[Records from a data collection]
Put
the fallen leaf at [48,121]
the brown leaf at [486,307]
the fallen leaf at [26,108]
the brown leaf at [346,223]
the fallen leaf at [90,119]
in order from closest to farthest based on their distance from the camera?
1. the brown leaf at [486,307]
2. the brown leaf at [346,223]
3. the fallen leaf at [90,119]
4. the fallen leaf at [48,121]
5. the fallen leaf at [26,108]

Task directions - Please copy all of the material above word for word, keeping every line unchanged.

Output of the exercise -
Put
the fallen leaf at [48,121]
the brown leaf at [486,307]
the fallen leaf at [26,108]
the brown leaf at [346,223]
the fallen leaf at [90,119]
in order from closest to farthest based on their distance from the camera?
1. the brown leaf at [486,307]
2. the brown leaf at [346,223]
3. the fallen leaf at [90,119]
4. the fallen leaf at [48,121]
5. the fallen leaf at [26,108]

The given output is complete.